(Data listing)
/---
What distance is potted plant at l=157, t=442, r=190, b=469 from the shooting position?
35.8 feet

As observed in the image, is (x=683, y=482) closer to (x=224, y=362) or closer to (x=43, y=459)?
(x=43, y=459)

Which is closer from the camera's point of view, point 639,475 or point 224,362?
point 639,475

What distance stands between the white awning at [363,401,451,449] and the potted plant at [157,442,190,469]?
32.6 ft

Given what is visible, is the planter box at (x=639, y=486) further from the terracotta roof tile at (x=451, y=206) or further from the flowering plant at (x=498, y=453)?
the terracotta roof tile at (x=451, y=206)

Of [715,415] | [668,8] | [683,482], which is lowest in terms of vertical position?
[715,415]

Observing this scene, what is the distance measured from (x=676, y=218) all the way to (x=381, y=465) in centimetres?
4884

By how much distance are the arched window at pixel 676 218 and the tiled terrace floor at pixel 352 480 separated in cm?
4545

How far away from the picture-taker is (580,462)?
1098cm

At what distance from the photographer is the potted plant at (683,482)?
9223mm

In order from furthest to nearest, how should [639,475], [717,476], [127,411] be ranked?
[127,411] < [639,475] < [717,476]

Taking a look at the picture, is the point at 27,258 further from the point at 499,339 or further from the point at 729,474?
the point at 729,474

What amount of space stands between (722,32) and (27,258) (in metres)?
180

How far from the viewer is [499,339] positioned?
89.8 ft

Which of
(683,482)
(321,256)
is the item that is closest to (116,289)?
\---
/---
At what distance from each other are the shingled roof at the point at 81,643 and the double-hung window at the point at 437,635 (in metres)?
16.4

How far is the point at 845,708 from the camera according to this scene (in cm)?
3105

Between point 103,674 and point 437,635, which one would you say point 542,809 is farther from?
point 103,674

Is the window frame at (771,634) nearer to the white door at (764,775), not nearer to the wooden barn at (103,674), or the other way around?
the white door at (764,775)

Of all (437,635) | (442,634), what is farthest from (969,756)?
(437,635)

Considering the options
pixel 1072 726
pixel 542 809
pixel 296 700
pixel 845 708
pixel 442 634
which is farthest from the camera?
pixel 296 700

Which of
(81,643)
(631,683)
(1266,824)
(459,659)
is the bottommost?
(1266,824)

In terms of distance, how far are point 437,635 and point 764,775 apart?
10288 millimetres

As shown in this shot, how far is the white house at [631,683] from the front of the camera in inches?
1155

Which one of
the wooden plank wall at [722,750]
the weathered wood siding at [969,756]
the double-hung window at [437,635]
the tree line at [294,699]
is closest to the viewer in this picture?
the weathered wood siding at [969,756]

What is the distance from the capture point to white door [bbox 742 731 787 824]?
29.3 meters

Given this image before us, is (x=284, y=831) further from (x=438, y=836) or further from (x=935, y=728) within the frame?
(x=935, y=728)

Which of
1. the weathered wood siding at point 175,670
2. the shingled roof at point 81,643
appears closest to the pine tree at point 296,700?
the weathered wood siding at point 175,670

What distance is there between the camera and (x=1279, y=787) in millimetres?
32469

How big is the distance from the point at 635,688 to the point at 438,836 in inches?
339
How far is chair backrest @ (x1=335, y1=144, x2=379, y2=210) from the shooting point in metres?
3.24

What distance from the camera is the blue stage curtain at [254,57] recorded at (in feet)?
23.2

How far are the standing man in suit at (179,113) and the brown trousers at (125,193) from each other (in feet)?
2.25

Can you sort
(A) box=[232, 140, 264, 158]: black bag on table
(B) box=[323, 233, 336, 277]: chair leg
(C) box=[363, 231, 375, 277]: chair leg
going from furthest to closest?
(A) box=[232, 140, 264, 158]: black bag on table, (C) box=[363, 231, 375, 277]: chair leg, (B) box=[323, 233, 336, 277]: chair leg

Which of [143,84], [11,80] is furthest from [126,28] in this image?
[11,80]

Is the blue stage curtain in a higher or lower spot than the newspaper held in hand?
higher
\---
/---
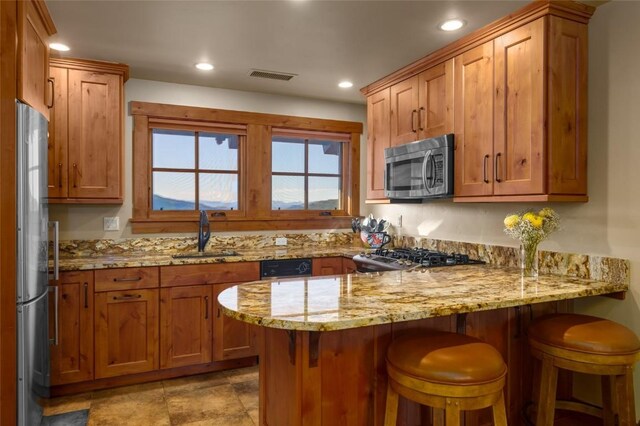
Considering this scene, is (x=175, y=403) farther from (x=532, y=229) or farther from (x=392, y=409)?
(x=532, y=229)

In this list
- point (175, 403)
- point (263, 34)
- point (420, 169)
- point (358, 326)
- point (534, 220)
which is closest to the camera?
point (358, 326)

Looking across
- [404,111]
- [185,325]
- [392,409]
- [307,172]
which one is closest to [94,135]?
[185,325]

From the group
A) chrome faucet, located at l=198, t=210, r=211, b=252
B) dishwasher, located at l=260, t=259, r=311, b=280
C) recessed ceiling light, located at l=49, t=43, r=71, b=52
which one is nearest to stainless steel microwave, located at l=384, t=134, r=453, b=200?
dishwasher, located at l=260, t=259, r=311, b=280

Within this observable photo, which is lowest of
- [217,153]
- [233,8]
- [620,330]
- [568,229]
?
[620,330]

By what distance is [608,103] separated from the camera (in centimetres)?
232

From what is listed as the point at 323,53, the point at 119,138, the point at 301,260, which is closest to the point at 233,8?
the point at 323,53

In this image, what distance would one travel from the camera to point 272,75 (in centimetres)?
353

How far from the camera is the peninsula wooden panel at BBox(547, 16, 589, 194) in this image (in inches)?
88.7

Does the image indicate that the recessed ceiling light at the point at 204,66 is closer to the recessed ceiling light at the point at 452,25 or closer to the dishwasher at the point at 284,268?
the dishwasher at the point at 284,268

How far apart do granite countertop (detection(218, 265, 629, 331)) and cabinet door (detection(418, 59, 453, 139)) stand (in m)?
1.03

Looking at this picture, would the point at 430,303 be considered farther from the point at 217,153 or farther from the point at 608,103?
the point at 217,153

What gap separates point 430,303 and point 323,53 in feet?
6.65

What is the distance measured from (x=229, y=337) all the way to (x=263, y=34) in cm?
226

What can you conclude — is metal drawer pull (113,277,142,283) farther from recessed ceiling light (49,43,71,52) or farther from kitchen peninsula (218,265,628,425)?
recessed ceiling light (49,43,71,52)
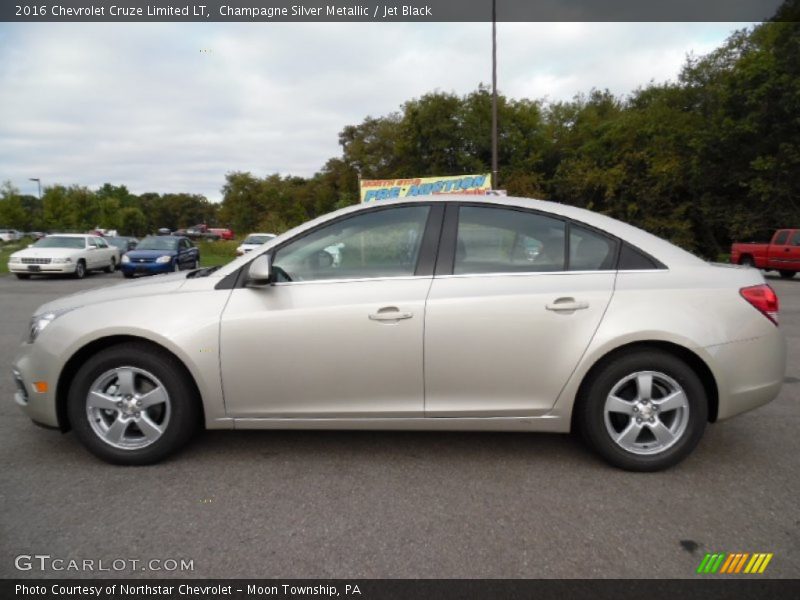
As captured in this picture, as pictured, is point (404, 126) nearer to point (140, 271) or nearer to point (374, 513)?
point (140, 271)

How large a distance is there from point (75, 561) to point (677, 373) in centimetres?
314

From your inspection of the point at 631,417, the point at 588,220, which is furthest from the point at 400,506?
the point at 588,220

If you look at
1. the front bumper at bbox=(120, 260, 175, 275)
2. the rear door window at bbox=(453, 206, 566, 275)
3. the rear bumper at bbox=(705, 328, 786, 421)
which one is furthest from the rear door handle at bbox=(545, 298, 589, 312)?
\---
• **WHAT IS EXPECTED**: Write out the lines of the material exactly as they appear, beginning with the line that contains "At what distance from the" and continuing through the line that contains "is the item that is closest to (116,289)?", both included.

• **FULL ANSWER**:
At what distance from the photographer is the potted plant at (683,482)?
9223mm

In order from furthest to nearest, how should [639,475], [717,476], [127,411] be ranked?
[127,411] < [639,475] < [717,476]

Taking a look at the picture, is the point at 27,258 further from the point at 499,339 or further from the point at 729,474?
the point at 729,474

What amount of space stands between (722,32) and (27,258) (in metres)?
180

How far from the viewer is [499,339] positioned?
89.8 ft

Which of
(683,482)
(321,256)
is the item that is closest to (116,289)?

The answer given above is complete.